MATERIAL =>
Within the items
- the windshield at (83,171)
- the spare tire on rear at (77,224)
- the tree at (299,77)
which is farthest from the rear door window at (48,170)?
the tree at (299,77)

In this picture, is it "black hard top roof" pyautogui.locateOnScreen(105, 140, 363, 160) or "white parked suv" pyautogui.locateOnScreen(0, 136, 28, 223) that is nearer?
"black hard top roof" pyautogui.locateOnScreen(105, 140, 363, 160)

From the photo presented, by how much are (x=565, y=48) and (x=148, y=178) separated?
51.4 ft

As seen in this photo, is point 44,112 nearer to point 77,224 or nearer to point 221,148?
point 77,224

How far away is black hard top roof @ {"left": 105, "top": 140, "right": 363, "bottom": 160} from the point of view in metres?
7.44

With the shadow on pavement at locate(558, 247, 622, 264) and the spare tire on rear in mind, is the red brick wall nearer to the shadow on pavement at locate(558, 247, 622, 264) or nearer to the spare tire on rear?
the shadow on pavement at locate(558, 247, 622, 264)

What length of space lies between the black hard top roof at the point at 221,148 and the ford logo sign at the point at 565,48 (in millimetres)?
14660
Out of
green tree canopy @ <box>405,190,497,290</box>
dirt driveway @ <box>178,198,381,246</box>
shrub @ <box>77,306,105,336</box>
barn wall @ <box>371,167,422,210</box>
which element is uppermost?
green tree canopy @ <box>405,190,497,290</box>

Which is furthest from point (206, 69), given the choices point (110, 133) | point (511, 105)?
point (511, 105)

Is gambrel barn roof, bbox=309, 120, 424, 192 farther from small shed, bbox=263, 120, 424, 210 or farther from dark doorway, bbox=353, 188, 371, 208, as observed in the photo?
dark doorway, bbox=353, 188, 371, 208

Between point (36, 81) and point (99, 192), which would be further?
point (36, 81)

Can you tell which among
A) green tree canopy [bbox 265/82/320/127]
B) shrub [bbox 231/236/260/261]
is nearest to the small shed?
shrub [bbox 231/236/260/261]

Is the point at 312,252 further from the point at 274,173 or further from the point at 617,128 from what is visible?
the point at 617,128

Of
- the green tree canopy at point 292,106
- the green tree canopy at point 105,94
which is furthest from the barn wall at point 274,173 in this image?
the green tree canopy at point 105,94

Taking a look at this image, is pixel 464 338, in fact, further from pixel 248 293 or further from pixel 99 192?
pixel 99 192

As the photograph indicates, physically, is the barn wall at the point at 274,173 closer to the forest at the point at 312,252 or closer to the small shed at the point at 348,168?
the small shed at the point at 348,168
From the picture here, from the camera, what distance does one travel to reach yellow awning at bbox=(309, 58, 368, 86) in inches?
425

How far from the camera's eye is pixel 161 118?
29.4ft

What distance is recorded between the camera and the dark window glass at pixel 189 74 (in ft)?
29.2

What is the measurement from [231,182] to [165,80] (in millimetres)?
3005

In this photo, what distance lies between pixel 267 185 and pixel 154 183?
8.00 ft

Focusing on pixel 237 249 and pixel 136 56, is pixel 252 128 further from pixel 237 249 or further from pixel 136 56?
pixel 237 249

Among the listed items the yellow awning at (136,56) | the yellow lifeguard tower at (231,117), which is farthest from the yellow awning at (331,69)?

WHAT THE TASK ASKS =>
Starting at the row containing "What distance is" and ending with the last of the rows above, copy out every line, requests included. Scale each number in the answers, whether a distance or a pixel coordinate, by 1.75, and round it to the same number of decimal places it had, with halves rounded up.

WRITTEN SOLUTION =>
What distance is recorded between the camera and the dark window glass at pixel 189 74 (in ft)?
51.1

What is the measurement from [231,182] to [165,80] (in millimetres)?
5259

In this photo, what distance lies between pixel 267 185 and pixel 154 183?
14.00 ft

Focusing on pixel 237 249 and pixel 136 56, is pixel 252 128 further from pixel 237 249 or further from pixel 136 56?
pixel 415 436

Among the listed items the yellow awning at (136,56) | the yellow lifeguard tower at (231,117), which is farthest from the yellow awning at (331,69)?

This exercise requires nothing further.